作家で元セクシー女優の鈴木涼美さん(34)の最新著書「おじさんメモリアル」(扶桑社)が好評だ。

 鈴木さんは東大大学院修士課程終了で、専攻は社会学。日本経済新聞社に勤務後、文筆業に転身した。学生時代にセクシー女優や銀座のホステス、キャバクラ嬢を務めた異色の経歴の持ち主。

 鈴木さんの経験や、風俗嬢、キャバクラ嬢、デリヘル嬢の友人の話をもとに、客の男性のエピソードを集めた1冊。女性を前にしたおじさんたちの姿はどこか滑稽でもの悲しい。

 鈴木さんは「おじさんたちの悪口を言ってもり上がることが多かった。単純におもしろいから集めてみようと思ったと同時に、集めることで浮かび上がってくることもあると思った」と話している。

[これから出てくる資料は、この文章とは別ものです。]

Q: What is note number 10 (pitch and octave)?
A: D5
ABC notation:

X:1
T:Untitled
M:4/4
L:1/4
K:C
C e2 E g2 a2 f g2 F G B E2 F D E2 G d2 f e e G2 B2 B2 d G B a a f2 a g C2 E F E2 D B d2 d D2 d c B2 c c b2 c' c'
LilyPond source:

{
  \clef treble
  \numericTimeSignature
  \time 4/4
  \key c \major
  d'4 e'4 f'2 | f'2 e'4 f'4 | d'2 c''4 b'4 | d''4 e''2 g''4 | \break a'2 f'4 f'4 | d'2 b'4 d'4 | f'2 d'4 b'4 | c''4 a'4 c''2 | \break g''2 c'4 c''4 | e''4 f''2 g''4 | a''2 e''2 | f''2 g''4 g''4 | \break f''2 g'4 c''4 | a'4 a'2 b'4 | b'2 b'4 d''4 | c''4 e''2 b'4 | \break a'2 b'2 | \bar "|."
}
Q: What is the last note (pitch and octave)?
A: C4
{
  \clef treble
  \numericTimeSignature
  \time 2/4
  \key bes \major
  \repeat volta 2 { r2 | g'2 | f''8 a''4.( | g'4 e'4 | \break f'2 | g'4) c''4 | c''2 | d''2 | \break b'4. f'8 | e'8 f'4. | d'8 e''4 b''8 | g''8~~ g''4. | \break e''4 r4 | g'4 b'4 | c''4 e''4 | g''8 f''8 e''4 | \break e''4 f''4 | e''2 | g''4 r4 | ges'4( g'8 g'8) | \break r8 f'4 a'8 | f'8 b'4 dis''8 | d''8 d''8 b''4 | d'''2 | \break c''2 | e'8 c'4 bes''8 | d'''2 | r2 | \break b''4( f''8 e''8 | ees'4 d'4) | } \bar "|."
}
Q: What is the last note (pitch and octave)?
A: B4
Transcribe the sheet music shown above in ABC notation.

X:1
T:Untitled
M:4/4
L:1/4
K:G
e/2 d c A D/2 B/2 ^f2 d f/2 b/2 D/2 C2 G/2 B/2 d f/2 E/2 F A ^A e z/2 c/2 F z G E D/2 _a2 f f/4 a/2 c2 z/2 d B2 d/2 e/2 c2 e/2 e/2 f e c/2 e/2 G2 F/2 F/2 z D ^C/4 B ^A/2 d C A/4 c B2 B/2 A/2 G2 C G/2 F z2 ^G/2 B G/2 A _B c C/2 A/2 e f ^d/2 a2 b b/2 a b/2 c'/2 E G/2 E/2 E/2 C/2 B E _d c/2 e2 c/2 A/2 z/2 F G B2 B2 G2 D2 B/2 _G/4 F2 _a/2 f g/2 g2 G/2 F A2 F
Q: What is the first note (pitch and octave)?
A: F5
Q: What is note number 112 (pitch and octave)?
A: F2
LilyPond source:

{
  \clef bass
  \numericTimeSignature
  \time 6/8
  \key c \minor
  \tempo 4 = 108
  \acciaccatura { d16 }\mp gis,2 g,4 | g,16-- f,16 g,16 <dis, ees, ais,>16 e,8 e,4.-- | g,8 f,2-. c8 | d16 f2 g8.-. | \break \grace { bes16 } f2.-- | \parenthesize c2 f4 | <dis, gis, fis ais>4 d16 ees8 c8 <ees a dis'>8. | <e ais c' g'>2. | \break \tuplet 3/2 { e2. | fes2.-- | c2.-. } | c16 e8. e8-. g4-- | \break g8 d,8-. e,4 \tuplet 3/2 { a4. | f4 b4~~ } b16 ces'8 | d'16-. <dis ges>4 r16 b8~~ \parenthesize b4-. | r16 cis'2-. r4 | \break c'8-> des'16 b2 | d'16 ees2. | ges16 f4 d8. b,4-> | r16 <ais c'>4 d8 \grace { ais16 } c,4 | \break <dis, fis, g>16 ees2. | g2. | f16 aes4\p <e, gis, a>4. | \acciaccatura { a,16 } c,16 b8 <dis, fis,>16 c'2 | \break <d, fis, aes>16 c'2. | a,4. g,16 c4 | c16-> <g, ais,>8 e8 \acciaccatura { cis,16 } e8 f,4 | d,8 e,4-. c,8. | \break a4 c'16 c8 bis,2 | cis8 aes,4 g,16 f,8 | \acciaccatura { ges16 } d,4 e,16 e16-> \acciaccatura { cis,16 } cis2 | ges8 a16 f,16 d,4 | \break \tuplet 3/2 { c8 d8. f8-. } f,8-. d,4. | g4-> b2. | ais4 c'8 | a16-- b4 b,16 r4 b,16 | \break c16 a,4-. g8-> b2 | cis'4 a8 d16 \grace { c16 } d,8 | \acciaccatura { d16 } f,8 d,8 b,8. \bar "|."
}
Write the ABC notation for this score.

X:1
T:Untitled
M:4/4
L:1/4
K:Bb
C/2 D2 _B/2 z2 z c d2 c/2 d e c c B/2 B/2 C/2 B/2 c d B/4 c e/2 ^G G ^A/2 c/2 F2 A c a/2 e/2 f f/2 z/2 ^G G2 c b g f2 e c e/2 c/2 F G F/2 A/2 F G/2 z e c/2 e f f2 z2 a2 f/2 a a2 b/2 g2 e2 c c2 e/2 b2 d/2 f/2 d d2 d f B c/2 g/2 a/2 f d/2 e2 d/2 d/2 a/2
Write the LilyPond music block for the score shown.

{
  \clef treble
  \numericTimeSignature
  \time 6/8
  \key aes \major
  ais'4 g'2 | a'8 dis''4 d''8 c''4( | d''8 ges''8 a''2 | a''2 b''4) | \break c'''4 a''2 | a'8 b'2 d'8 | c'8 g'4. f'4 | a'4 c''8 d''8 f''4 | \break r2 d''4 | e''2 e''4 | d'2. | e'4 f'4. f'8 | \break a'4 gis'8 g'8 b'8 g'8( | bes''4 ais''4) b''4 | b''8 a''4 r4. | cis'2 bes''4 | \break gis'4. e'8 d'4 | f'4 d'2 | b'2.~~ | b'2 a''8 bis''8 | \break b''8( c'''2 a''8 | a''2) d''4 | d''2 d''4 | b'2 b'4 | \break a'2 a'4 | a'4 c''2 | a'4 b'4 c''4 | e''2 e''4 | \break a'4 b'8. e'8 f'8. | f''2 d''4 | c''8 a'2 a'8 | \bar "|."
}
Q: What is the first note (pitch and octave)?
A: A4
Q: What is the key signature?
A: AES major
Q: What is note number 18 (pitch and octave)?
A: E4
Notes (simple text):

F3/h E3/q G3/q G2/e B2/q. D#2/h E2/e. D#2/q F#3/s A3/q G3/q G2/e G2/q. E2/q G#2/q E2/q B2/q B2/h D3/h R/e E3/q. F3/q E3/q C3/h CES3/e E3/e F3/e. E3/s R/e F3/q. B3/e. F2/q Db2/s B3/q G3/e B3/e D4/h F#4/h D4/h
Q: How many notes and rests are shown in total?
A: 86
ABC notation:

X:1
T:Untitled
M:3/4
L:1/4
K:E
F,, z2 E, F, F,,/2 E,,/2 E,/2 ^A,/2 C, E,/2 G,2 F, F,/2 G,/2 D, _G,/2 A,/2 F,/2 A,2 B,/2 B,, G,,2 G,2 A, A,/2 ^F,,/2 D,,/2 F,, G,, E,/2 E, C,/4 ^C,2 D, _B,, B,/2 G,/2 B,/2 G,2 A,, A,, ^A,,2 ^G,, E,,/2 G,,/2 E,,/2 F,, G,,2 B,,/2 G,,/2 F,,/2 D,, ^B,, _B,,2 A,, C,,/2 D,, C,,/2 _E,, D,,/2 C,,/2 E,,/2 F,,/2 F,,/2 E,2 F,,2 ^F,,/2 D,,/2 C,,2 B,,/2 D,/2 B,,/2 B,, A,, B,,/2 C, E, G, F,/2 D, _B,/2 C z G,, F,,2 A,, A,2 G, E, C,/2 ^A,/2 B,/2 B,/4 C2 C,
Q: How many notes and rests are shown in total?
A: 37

 リーマンショックなど、社会背景が品の良かったおじさん客を変貌させてしまったエピソードも掲載されている。「時代によっておじさんは変わる。10年後にまたこのテーマで書きたい。草食男子がどんなおじさんになっているのか注目していきたい」とすでに構想が膨らんでいる。

 ◆鈴木 涼美(すずき・すずみ) 1983年(昭58)7月13日、東京都生まれの34歳。慶大環境情報学部卒業。東大大学院修士課程終了。日本経済新聞社では記者として5年半勤務。その後、文筆業へ。主な著書は「AV女優の社会学 なぜ彼女たちは饒舌に自らを語るのか」(青土社)、「身体を売ったらサヨウナラ 夜のオネエサンの愛と幸福論」(幻冬舎文庫)など。